Média

L’Emission politique : Laurent Wauquiez fait la plus mauvaise audience pour sa première émission télévisée

L’Emission politique de France 2 a enregistré sa plus mauvaise audience depuis sa création avec le passage du nouveau président des Républicains, Laurent Wauquiez.

Laurent Wauquiez n’a pas attiré les téléspectateurs sur France 2 jeudi 25 janvier pour son passage dans L’Emission politique. En effet, selon les chiffres de Médiamétrie diffusés ce vendredi matin et relayés par The Huffington Post, le nouveau président des Républicains a rassemblé 1,49 million de téléspectateurs, soit 6,8 % de part d’audience. Or, pour sa première grande émission de télévision depuis son accession à la tête des Républicains en décembre dernier, Laurent Wauquiez a réalisé le plus mauvais résultat de l’émission depuis sa création.

Jusque-là, le score le plus faible enregistré par L’Émission politique revenait à Benoît Hamon le décembre 2016. Le candidat à la primaire socialiste avait réuni 1,72 million de téléspectateurs. A l’inverse, la meilleure audience, en nombre de téléspectateurs, revient à Emmanuel Macron, qui avait réuni 3,58 millions de personnes le 6 avril dernier.

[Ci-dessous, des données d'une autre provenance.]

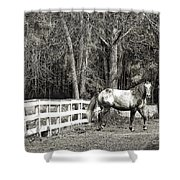 Coosaw - Outside The Fence Black And Wite Shower Curtain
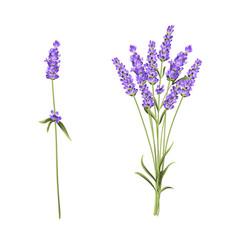Lavender flowers in closeup vector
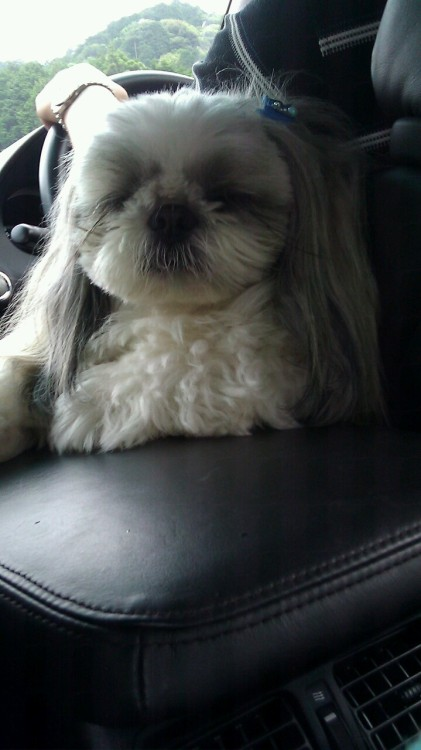 Hey look guys my aunt's dog has a hitler mustache :o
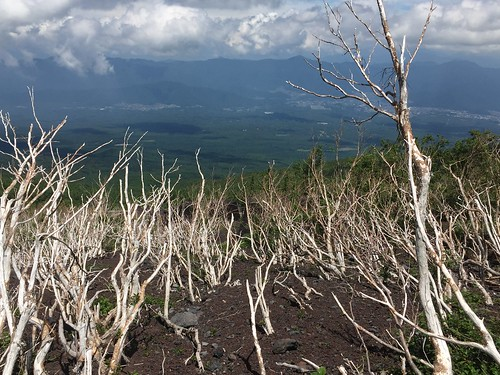 Slushflow-affected trees on the flank of Mt. Fuji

Que retenir de l’émission :

Son obsession pour ses origines provinciales

En effet, Laurent Wauquiez a rappelé à maintes reprises qu’il n’était pas de Paris. Car pour le chef de file des Républicains, « être de Paris c’est être déconnecté du pays ». Pendant le débat avec Benjamin Griveaux, le porte-parole du gouvernement, Laurent Wauquiez a notamment insisté sur les qualités des Auvergnats.

Il ne sera pas tête de liste aux élections européennes

En effet, le président d’Auvergne-Rhône-Alpes a affirmé qu’il ne mènerait pas la liste des Républicains aux élections européennes de 2019.

Je suis président de région. Je n’ai pas l’habitude de trahir la confiance de mes électeurs. Ils ont voté pour moi pour une durée de mandat, je ne fais pas partie de ces politiques qui surfent d’un mandat à un autre.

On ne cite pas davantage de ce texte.